Excerpt to read ->
Autodesk Revit and User density

Hi…
New to the forums and very pleased to see a wealth of information and knowledge to hand.

I have recently taken over the IT for a company who plans to use Autodesk Revit and Adobe CC as its primary business tools. Currently the desktop infrastructure is not sufficient and this now leads to an interesting choice of either VDI or a Physical Desktop Infrastructure ?

I have before run a small scale trial using XenApp with a single shared desktop and a medium spec nVidia quadro card so i know in principle that the tech works.

How do i get the best performance out of a single host ?
XenServer hyper visor onto bare metal.
XenApp VM
Host VM for shared desktop Windows 2012 with GPU Pass through.

what happens when i max out performance of that single host ?
is XenApp able to load balance the same shared desktop across different hosts including local profiles of users ?

Also can i find out who is the Solutions Expert for the UK please.

Cheers
Colin.

Also just to ask.
i was at the IP Expo last week and there was a lot of talk about HyperConvergence.
Nutanix Simplivity and so forth…

while it looks very nice for my server farm which dosnt require any GPU acceleration.
how does it fit in with something like VDI with GPU acceleration ?

Activity -> Copy the forum post on Revit and user density from "what happens when" up to and including "any GPU acceleration.", substituting "distribute" for "load balance".

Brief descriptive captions
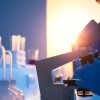 picture of a microscope and sunrise in the background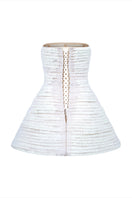 Back view of a white mini tulle dress with metal beads by Phan Huy, featuring a fitted silhouette and delicate fabric details.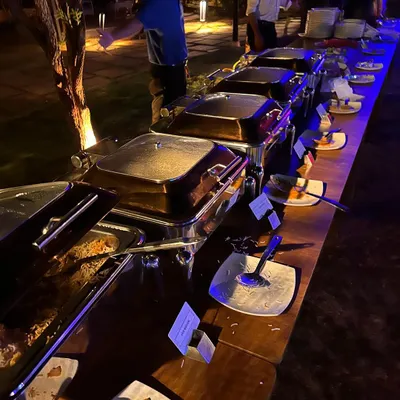 A look at our extensive dinner buffet spread. We offer a variety of dishes, including salads, curries, rice, and dessert, to cater to different tastes and dietary needs.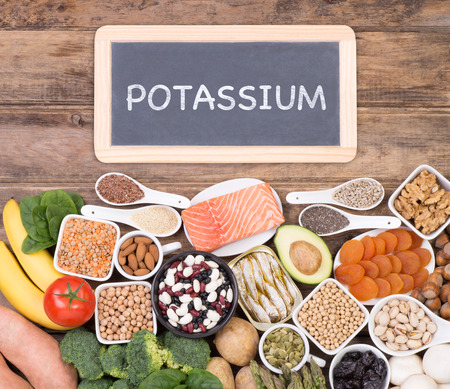 Various potassium food sources such as grains, fruit and  vegetables, top viewの写真素材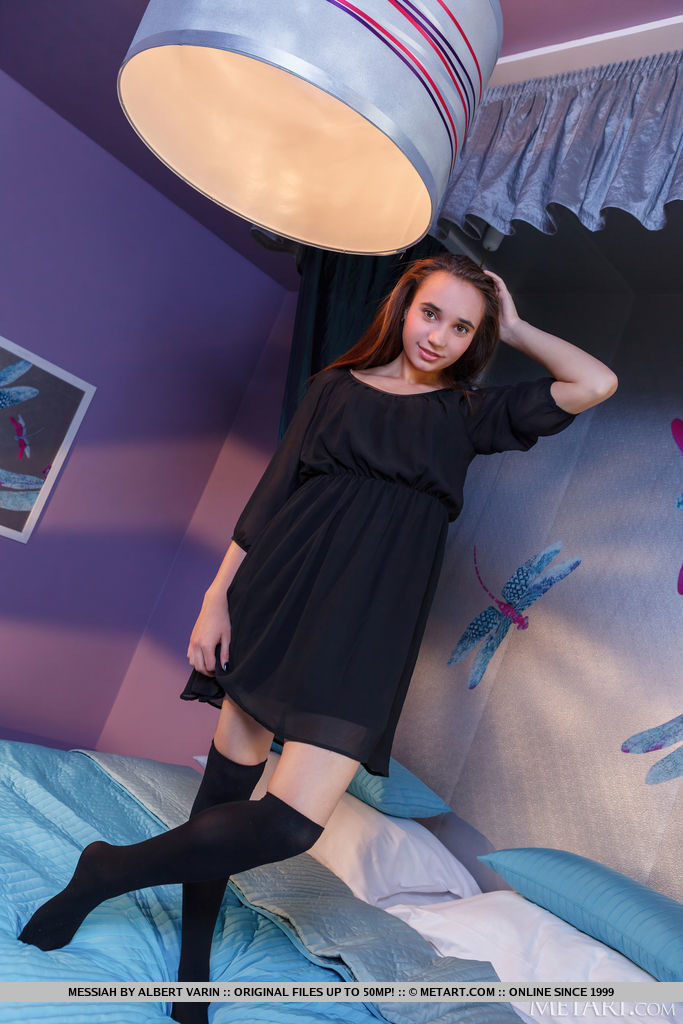 Cute brunette Messiah invites you to join her in the bedroom, her huge brown eyes full of passion as she peels off her long socks and rolls around naked, hands roaming over her sexy small breasts and curvaceous ass.
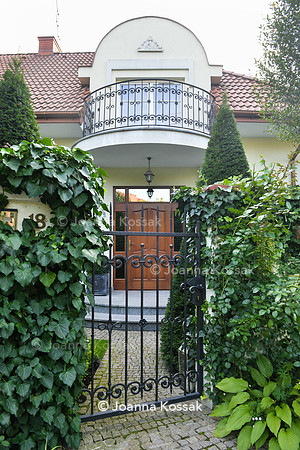 Entrance with black iron gate.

Output ->
what happens when i max out performance of that single host ?
is XenApp able to distribute the same shared desktop across different hosts including local profiles of users ?

Also can i find out who is the Solutions Expert for the UK please.

Cheers
Colin.

Also just to ask.
i was at the IP Expo last week and there was a lot of talk about HyperConvergence.
Nutanix Simplivity and so forth…

while it looks very nice for my server farm which dosnt require any GPU acceleration.